I wouldn’t expect that. The idea of “serialization” contradicts that idea.
There is no specification that I know of, nor any documentation, that provides details.
I will offer up a thought experiment. Suppose, hypothetically, that there was some “guarantee” provided of concurrent execution of host funcs. That would require 1 thread per callback/host func. Given that the number of host funcs launched can be arbitrarily large, how could any system provide that guarantee? It doesn’t make sense.
Furthermore, the CUDA developers have warned that attempts to do synchronization using cudaLaunchHostFunc
is unwise and may lead to trouble. You can find this warning in several places. If you like, start with the documentation of cudaLaunchHostFunc
already linked.
Based on all the information presented here, I conclude that attempting to use cudaLaunchHostFunc
for an activity that has external dependencies is both unwise, and unintended by the CUDA designers. It may lead to trouble.
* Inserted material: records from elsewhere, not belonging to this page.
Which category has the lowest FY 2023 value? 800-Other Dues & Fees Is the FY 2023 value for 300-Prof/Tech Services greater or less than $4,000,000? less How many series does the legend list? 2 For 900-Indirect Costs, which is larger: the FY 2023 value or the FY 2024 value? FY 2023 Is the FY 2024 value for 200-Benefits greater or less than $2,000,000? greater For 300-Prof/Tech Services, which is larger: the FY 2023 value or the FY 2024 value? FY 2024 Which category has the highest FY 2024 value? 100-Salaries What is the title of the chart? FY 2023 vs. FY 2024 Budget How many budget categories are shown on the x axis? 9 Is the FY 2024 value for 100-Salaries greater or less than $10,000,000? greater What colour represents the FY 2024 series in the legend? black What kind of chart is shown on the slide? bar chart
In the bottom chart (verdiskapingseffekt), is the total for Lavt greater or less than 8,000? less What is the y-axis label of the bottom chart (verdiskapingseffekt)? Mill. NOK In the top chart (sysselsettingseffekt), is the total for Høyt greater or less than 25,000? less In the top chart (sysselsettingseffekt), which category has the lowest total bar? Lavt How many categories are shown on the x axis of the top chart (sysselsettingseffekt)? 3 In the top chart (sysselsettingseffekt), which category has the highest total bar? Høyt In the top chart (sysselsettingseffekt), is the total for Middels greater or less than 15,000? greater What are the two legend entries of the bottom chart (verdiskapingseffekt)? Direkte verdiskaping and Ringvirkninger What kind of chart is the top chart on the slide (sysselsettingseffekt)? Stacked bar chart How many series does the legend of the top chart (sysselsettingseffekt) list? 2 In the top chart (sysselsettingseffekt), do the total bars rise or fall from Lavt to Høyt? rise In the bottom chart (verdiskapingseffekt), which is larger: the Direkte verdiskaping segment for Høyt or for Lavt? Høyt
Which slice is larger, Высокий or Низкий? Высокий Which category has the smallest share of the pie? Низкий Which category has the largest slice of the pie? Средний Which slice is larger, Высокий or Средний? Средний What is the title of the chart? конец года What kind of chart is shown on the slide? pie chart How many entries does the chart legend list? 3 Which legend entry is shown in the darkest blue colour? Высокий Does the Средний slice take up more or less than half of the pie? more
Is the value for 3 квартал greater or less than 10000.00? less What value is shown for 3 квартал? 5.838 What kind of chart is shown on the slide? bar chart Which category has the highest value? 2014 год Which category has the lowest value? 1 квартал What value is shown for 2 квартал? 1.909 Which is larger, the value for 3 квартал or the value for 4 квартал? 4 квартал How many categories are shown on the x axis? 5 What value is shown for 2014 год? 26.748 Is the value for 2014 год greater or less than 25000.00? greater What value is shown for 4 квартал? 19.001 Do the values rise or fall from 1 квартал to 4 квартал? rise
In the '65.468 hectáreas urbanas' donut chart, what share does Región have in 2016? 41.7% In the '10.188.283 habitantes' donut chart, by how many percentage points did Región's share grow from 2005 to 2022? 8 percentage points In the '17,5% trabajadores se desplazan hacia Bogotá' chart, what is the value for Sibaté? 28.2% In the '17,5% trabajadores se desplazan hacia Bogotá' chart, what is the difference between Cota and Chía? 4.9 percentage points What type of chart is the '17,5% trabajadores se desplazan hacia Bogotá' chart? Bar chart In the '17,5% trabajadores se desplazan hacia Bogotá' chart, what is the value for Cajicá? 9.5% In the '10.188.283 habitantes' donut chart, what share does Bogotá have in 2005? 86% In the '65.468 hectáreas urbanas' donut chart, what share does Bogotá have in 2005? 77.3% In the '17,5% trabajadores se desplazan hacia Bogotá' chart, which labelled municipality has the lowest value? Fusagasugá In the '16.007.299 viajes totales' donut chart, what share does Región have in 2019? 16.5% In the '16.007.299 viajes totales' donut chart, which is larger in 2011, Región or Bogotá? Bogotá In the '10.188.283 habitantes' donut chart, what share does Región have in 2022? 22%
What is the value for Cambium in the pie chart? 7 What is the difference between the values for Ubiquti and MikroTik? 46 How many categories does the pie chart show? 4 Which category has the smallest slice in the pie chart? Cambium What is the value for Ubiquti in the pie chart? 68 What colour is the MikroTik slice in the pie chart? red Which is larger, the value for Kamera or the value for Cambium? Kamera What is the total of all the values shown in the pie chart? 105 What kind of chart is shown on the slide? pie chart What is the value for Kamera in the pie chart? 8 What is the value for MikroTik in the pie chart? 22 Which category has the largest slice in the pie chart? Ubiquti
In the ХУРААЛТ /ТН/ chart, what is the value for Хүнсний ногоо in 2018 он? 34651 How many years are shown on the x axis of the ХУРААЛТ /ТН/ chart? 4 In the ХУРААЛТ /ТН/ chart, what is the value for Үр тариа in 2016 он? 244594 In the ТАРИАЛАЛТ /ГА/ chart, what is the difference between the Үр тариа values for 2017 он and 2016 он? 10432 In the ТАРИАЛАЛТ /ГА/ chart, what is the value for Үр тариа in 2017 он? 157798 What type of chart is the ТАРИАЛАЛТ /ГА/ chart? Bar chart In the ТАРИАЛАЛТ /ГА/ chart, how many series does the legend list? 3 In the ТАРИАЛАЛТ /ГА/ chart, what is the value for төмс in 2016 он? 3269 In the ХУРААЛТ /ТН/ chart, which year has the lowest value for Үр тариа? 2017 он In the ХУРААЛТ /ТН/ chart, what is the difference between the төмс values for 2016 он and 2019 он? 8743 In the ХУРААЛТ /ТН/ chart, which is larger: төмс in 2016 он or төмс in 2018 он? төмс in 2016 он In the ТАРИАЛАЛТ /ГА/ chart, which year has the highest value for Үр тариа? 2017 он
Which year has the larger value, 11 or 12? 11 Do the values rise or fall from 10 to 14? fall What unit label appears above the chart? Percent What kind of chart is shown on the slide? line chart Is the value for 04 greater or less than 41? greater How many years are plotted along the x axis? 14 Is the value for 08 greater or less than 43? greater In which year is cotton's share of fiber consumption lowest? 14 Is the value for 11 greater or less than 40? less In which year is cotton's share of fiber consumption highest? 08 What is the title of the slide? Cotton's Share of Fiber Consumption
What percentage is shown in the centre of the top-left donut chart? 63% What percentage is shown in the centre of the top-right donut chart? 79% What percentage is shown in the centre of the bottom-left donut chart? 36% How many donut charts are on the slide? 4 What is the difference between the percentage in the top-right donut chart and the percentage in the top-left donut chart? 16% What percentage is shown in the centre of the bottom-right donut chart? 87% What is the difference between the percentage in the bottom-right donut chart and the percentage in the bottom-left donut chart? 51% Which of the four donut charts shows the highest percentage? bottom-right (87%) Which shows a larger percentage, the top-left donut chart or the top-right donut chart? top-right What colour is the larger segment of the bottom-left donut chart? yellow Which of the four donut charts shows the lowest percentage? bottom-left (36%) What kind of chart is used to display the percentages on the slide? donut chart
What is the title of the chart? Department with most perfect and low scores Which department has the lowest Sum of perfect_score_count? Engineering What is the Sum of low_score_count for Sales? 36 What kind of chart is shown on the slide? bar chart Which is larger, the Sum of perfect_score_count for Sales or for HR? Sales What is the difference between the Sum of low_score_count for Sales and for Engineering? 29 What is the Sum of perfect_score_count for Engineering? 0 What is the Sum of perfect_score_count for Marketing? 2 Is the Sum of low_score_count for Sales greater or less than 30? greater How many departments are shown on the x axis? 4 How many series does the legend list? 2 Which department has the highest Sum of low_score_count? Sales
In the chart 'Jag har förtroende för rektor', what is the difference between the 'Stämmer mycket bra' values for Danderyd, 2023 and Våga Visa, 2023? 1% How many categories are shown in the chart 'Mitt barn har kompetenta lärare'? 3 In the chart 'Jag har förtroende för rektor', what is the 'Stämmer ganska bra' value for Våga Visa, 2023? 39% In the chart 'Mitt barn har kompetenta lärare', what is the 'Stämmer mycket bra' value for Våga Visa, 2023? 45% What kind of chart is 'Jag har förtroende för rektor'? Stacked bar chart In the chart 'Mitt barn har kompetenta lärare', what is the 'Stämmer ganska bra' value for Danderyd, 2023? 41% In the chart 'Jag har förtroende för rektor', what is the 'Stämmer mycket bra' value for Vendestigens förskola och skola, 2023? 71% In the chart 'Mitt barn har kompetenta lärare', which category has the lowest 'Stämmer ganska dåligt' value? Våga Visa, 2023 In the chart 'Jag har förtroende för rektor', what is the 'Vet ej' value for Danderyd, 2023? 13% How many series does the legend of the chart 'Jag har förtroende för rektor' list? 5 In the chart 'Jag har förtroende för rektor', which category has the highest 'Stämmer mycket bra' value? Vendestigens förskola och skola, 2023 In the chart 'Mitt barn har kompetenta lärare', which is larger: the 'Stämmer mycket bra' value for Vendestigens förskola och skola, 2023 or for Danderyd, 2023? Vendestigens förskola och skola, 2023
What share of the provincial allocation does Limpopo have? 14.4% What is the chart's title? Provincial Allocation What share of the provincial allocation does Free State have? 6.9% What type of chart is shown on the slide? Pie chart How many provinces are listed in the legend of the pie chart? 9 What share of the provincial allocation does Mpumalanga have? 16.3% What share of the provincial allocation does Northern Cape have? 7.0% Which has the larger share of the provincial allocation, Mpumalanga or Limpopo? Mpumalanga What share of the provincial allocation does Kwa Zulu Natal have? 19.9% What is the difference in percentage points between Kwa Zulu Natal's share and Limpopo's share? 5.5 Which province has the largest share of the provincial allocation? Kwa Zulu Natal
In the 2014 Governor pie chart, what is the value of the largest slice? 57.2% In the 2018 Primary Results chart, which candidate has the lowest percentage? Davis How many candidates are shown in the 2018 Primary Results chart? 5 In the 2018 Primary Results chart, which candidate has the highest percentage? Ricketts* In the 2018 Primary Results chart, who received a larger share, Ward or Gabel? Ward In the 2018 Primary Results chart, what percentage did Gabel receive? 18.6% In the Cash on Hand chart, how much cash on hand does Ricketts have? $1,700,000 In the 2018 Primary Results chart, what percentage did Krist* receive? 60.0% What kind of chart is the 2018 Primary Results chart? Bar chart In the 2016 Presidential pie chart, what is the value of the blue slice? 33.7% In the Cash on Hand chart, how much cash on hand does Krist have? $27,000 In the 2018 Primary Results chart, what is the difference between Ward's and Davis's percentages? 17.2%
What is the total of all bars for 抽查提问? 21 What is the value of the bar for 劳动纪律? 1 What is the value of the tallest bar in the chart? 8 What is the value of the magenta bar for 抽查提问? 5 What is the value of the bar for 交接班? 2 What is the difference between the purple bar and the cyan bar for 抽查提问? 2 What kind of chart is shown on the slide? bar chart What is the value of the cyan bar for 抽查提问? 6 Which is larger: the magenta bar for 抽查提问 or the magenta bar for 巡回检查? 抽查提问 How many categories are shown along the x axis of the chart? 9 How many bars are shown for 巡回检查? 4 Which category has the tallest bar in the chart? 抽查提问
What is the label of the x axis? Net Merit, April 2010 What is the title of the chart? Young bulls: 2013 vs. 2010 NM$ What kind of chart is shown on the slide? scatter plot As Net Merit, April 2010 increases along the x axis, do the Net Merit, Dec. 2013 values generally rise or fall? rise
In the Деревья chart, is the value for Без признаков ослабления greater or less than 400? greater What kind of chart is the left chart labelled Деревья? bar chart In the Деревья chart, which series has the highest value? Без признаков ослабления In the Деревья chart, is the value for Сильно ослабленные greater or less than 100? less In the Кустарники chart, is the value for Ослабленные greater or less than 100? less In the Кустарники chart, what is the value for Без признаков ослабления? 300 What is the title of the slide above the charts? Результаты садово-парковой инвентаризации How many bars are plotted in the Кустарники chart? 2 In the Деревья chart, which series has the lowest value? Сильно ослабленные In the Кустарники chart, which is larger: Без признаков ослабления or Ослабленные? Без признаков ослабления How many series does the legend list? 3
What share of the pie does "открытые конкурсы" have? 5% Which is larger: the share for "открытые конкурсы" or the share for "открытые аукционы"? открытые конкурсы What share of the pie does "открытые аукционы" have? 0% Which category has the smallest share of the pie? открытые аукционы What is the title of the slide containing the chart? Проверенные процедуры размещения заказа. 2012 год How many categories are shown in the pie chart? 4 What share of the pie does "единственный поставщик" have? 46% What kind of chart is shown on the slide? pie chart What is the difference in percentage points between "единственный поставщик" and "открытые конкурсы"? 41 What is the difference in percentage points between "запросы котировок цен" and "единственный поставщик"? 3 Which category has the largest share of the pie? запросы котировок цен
Given that CUDA provides other methods to declare dependencies between two streams, such as cudaStreamWaitEvent
and cudaGraphs, and perhaps other methods, I would encourage people to consider those.
I won’t be able to answer further questions about undocumented characteristics of the handling of cudaLaunchHostFunc
. I also don’t wish to argue the thought experiment. It’s OK if you disagree with any of my points. We don’t have to agree. The behavior is what it is, regardless of my opinion.
Anyone interested in seeing a change to either CUDA behavior or documentation is encouraged to file a bug.